Mathias Lair, Il n’est pas vrai que les pierres soient mortes
Face à la splendide indifférence
Mathias Lair fait retour, mais non sur son passé (comme beaucoup trop de poètes) car pas question pour lui de caresser la nostalgie. Il se veut en quelque sorte celui qui selon Jésus est un nouveau Pierre. Certes, il ne fonde pas le monde mais lorgne au besoin les temples de congrégation à tel point qu’il devient une sorte de « cave » – du Vatican.
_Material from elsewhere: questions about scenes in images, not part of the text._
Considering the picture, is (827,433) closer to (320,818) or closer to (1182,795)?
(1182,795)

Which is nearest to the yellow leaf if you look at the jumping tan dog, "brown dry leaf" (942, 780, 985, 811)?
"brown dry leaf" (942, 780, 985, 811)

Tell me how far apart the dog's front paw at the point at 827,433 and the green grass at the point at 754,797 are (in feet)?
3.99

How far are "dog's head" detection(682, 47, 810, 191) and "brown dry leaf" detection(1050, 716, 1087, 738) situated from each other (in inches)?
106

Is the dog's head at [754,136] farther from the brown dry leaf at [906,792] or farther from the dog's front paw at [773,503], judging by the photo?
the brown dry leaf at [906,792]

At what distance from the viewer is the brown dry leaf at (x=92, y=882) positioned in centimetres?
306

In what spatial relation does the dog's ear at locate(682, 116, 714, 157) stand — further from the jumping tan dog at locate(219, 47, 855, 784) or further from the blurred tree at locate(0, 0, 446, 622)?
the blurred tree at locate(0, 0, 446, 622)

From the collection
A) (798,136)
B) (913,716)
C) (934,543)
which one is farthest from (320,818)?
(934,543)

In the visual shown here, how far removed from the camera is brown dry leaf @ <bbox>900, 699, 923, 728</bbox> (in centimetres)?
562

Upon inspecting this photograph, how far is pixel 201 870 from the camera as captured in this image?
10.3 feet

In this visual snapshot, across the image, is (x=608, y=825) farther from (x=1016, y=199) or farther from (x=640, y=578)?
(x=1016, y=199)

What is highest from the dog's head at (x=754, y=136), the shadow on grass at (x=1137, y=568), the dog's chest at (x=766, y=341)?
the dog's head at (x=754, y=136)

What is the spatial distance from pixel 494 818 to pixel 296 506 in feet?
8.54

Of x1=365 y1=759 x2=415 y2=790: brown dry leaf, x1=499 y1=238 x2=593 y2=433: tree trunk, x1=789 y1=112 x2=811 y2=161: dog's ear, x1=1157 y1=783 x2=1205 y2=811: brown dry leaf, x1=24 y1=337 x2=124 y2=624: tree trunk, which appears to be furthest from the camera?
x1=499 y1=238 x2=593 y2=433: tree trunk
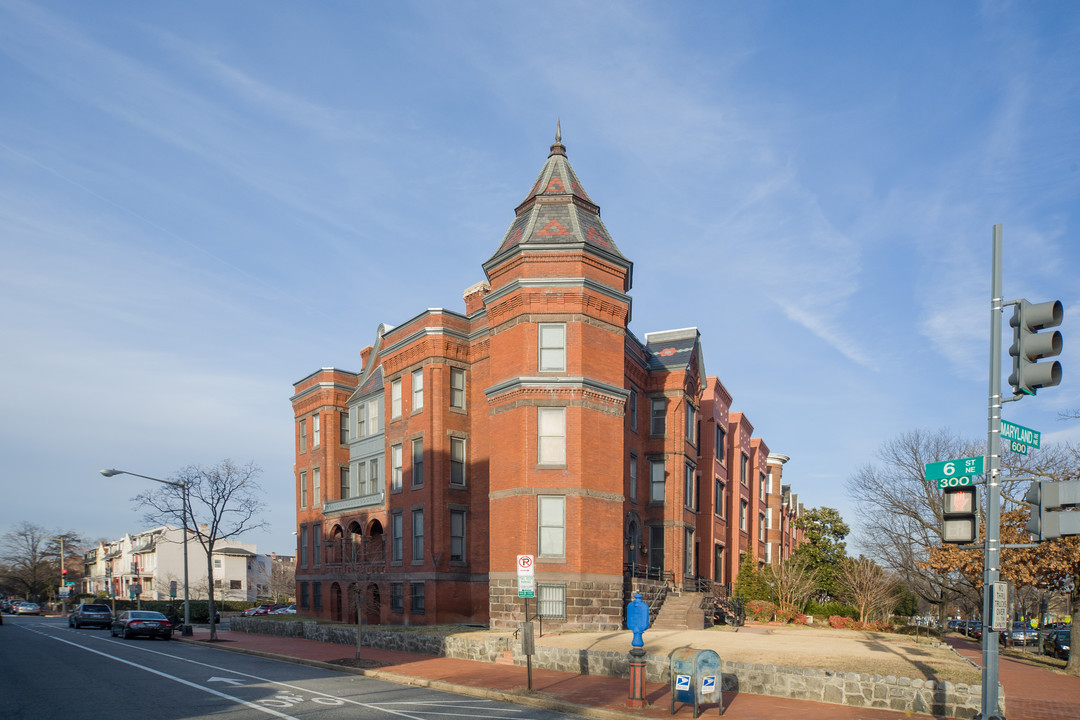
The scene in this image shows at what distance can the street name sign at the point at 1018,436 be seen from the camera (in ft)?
34.4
Ce qui l’intéresse, c’est de sanctifier non la parole (elle s’envole) mais la matérialité (elle reste). Il découvre la minéralité du monde qu’on croyait déjà ce qu eCamus nomma « splendide indifférente ».
En rien gourou, il peut sans doute recueillir les clitoris de silex rouge. Sophiste plus que rhéto-Ricoeur, il est aussi roi nu qui sait par qui le langage se fabrique. Géologue et poète qui puise sans doute entre autres ses racines dans le chamanisme africain, voire les œuvres de Borgès, les deux Malcolm Lowry et Chazal et Pérec, il invente la connaissance de l’univers.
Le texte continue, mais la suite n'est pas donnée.